City may up water, sewer rates

The North Bend City Council is considering an increase in water and sewer utility rates.

The rates have not been increased since Jan. 1, 2000, and inflationary costs for labor, operations, maintenance and overhead have absorbed those additional revenues, said Elena Montgomery, the city's finance director. According to state law, the city cannot run these utilities at a deficit.

Ron Garrow, public works director, said some of the water lines, which are cement, have aged significantly and are becoming soft in places. The pressure tends to burst the pipes, he said, and some of them are breaking at the joints. Even though it has been at least four years since any of them were replaced, Garrow said there are no plans to work on the water lines until next year.

The city staff and administration are recommending a 12.5-percent rate increase for water for 2006 and a 13.5-percent increase for sewer.

The city hired the FCS Group out of Redmond to do a cost-of-service analysis and to look at the equity of the rate structure for the city's water and sewer rates.
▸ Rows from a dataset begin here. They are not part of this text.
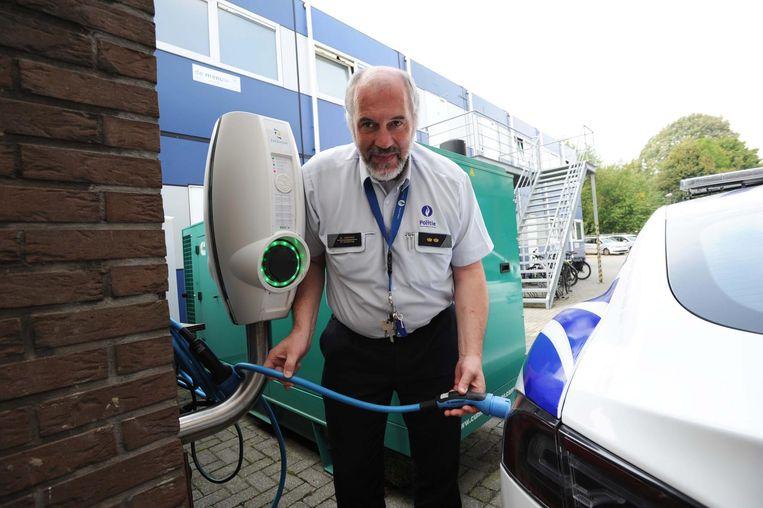 Commissaris Wim Versyck aan de elektrische laadpaal.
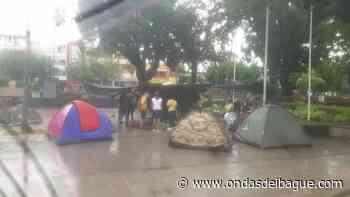 Manifestantes de Chaparral completaron tercera noche en plantón - Ondas de Ibagué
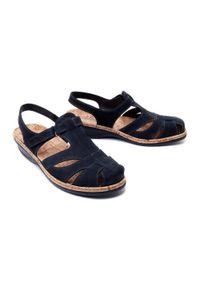 Niebieskie sandały Suave na koturnie, na rzepy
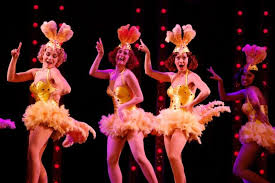 BWW Review: GUYS AND DOLLS at Théâtre Marigny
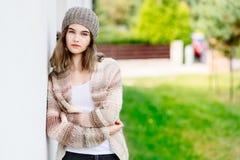 Muchacha del inconformista en la presentación de lana del suéter y del casquillo Foto de archivo libre de regalías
John Ghilarducci of FCS presented the study's findings at the City Council meeting on Feb. 7.

The recommendation for the rate increase includes a change in the way water rates are assessed for different classes of customers.

The new rate structure will "reward customers who are not wasteful water users," Ghilarducci said.
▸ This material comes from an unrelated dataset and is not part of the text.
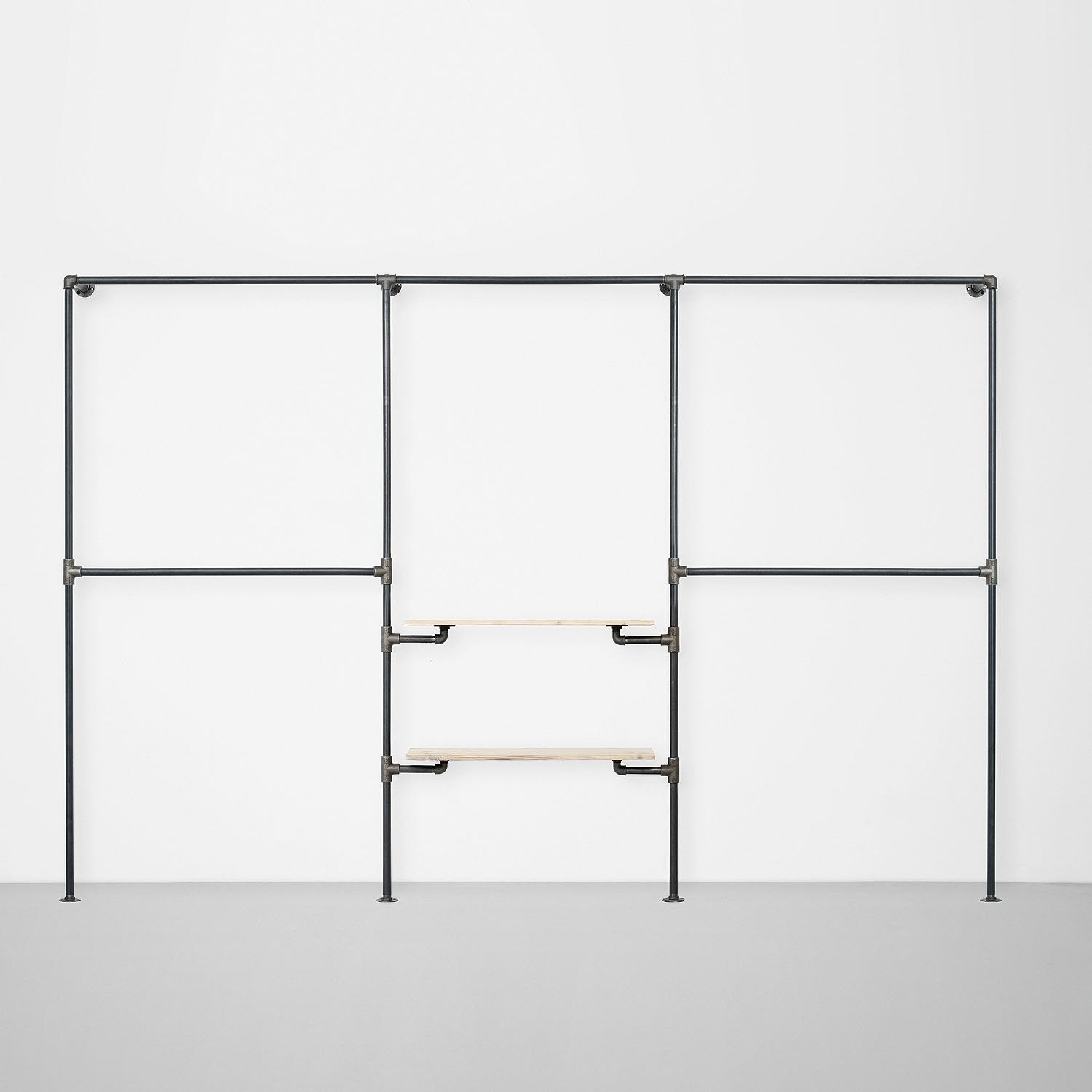 The Walk-In 3 row wardrobe system - (2 rails / 1 rail + 2 shelves / 2 rails)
There will be a base charge according to the size of the water meter, in addition to a volume charge per cubic meter, with those who use more water paying a higher per cubic meter charge.

For a single family residential unit, the average monthly increase for both sewer and water rates would be between $6 and $10.

There will be a public hearing on the proposed rate increase at the regular City Council meeting in North Bend on Feb. 21 at the Mount Si Senior Center. The council will vote on the ordinance either at that meeting or at the following one.